Can You Retract from an LLM?
Atomized, tokenized, and weighted, papers may not be addressable anymore
Our recent podcast discussion of the “double bubble” faced by scientific publishers — OA and AI — caused me to finally try to address a question that’s been on my mind off and on:
- Can a paper be retracted from an LLM?
Let’s look at two LLMs in medical publishing used by two top medical journals — NEJM’s “AI Companion” and OpenEvidence (which adds JAMA, among others) — to gauge an answer.
Bottom line? Expect the unexpected.
Let’s dive in.
NEJM’s AI Companion
NEJM’s recently launched AI Companion didn’t start auspiciously. Even those responsible for it admitted it was half-baked and likely to fail (highlight mine) as they externalized risk to users:

Instead of making it tell me lies or write letters to Santa or Harry Potter as before, today let’s examine how the AI Companion deals with a retracted article.
As you might recall, this is an article-level system designed to . . . do stuff at the article level. (I really can’t cheerlead since I can’t conjure any solid reason for it to exist.) But whatever it does, you’d expect it to shine at the article level.
In May 2020, a research article about cardiovascular disease, drugs, and mortality around Covid-19 was published in NEJM. It was retracted weeks later (June 2020) by the authors because not all authors had access to the underlying data. They apologized.
Running NEJM’s AI Companion on the retracted article, I was anticipating the system would have some wording about how the article’s claims could not be relied upon due to its status as a retracted article, or some such stuff. Instead, this is what I received:

Pretty confident for a retracted study.
To show you how proximal to the retraction notice this was, here is the page with the AI summary on the right and the red retraction notice on the left:

The red bar is the retraction notice and link:

Yet, even with all this information available — a prominent link to a retraction explaining when and why this paper was retracted — the NEJM AI Companion was totally at sea when asked about it:

Notice that a human with a modicum of experience with scientific journals would have no trouble assessing the situation — here is a paper that has been retracted, a link to an explanation, and an abstract summarizing the now-retracted findings. Yet, if I use the NEJM AI Companion, this article-level system is ignorant of a status I can see with my own eyes. The LLM can‘t see a retracted article.
Verdict: Fail.
- Did I mention that I really can’t find any epistemic or scientific reason for the NEJM AI Companion to exist?
To write the remainder of this post, I asked a few experts in cognitive science, neural nets, and LLMs for their thoughts. I hope I am representing their insights well enough.
OpenEvidence and Retractions
For these next examples, let’s look at OpenEvidence, an LLM that has secured content deals with NEJM, JAMA, and a handful of other top medical journals. I covered some fundamental problems with OpenEvidence recently, and others have noted similar issues, with one critic writing:
[I]s OpenEvidence reliable and trustworthy?
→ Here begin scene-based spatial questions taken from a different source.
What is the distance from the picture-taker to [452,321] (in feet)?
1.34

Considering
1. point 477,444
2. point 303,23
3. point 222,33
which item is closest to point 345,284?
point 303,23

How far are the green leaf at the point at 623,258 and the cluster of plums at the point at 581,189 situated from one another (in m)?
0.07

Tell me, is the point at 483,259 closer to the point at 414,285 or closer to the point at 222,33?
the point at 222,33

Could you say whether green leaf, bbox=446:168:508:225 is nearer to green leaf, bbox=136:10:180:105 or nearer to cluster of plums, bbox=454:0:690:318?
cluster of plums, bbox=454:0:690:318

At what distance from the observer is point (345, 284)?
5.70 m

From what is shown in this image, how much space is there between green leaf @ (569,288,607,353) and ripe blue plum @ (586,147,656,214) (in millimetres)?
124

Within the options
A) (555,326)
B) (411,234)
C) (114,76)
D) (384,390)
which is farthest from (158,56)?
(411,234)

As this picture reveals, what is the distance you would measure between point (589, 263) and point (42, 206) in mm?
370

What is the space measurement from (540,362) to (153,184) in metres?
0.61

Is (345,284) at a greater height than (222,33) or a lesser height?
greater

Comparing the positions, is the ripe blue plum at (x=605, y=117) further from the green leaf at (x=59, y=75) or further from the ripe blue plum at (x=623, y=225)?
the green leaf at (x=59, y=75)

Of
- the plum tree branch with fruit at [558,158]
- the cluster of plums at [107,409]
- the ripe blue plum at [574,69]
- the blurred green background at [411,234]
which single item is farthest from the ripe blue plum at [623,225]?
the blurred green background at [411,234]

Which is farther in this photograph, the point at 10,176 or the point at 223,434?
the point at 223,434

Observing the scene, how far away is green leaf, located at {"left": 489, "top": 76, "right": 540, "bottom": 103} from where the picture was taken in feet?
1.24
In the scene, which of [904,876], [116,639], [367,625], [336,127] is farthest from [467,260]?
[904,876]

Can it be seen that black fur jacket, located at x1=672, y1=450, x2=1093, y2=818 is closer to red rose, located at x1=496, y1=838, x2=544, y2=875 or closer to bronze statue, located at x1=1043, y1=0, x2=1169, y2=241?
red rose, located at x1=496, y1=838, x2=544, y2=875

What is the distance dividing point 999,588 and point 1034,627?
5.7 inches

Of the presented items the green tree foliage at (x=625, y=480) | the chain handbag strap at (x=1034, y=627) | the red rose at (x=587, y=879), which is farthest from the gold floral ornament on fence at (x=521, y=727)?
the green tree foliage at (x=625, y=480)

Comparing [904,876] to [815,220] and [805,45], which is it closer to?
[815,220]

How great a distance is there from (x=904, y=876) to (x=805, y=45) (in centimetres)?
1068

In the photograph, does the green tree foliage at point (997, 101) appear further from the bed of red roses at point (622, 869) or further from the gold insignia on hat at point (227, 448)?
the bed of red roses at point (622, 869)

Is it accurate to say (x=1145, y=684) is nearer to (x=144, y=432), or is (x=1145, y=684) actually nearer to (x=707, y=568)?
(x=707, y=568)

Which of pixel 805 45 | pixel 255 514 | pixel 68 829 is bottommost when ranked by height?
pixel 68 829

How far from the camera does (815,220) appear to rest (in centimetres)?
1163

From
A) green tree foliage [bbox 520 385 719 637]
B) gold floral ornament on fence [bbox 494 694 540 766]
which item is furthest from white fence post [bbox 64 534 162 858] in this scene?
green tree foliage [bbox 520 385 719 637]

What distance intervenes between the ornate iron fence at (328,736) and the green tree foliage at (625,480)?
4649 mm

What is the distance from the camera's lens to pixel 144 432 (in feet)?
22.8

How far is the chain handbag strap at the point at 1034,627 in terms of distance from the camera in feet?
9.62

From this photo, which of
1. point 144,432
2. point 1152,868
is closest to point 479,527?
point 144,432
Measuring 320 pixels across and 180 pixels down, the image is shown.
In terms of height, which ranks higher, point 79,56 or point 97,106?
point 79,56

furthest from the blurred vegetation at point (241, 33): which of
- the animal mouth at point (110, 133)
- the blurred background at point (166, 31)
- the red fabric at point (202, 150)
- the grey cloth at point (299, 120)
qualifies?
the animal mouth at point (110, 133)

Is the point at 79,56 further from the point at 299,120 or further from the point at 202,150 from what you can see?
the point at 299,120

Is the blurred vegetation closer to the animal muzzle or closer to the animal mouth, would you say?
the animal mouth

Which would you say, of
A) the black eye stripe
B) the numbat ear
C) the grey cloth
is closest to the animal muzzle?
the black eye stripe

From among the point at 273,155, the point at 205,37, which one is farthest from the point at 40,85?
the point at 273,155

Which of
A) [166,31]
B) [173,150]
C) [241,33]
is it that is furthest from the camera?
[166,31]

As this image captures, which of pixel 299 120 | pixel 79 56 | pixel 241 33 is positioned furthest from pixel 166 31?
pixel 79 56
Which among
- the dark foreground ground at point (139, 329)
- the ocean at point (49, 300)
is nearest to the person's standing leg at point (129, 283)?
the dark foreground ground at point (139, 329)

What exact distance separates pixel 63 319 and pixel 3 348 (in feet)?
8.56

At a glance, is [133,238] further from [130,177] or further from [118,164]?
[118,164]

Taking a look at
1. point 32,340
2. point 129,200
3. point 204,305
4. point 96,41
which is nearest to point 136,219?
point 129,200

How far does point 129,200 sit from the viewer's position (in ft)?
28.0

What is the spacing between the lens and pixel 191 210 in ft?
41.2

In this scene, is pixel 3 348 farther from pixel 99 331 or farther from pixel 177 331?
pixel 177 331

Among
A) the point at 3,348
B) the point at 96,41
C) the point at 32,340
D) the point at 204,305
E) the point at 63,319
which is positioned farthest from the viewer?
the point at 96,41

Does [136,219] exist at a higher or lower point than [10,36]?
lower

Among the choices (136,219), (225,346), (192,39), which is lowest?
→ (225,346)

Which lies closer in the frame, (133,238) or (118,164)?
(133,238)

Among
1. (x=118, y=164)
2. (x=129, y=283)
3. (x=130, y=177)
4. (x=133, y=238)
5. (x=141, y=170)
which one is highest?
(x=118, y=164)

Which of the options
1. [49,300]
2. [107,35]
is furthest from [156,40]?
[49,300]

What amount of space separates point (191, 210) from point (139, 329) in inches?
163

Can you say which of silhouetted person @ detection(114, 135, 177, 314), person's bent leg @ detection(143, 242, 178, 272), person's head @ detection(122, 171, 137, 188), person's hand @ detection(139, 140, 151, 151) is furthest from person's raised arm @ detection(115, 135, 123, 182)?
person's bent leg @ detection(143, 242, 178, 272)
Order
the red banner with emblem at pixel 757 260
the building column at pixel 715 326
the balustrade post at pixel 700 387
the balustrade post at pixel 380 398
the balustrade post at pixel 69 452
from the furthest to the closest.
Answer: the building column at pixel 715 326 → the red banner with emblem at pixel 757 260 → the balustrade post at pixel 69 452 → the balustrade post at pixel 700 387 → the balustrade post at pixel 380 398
The answer is: sometimes.
For retracted articles, the norm in scientific and scholarly publishing is that a work is retained and marked accordingly, thereby preserving a record with the additional information that the work proved problematic. According to COPE:
Notices of retraction should link to the retracted article, clearly identify it with title and authors, and be published promptly and be freely accessible to all readers.
Yet, this form/norm of retraction doesn’t seem possible if the paper is integrated into an LLM.
- Does that place LLMs out of compliance with COPE?
- A question for another day . . .
However, retractions seem to confuse LLMs, while LLMs flummox those applying them. This latter point may be the most worrisome, as the publishers of NEJM and JAMA both seem unwilling or unable to explain exactly how the LLMs they’ve contracted with work. Even OpenEvidence seems unwilling/unable.
I finally got an answer from a spokesperson at NEJM. And it was puzzling:
OpenEvidence expunges retracted articles from their system.
“Expunge” is a complicated concept for an LLM, as it means to erase or remove completely. As I understand it, LLMs process content by atomizing and tokenizing it. The system then generates weightings, which interact with these individual tokenized content elements across a neural net architecture. Weightings evolve over time as statistical relationships are modified by usage patterns and neural net pathways are carved into deeper statistical ruts. Things can change when new content tokens appear or users ask new questions. It’s all quite dynamic, with each original item uploaded becoming less addressable over time due to that dynamism and the fragmented nature of the content and weightings in a neural net architecture.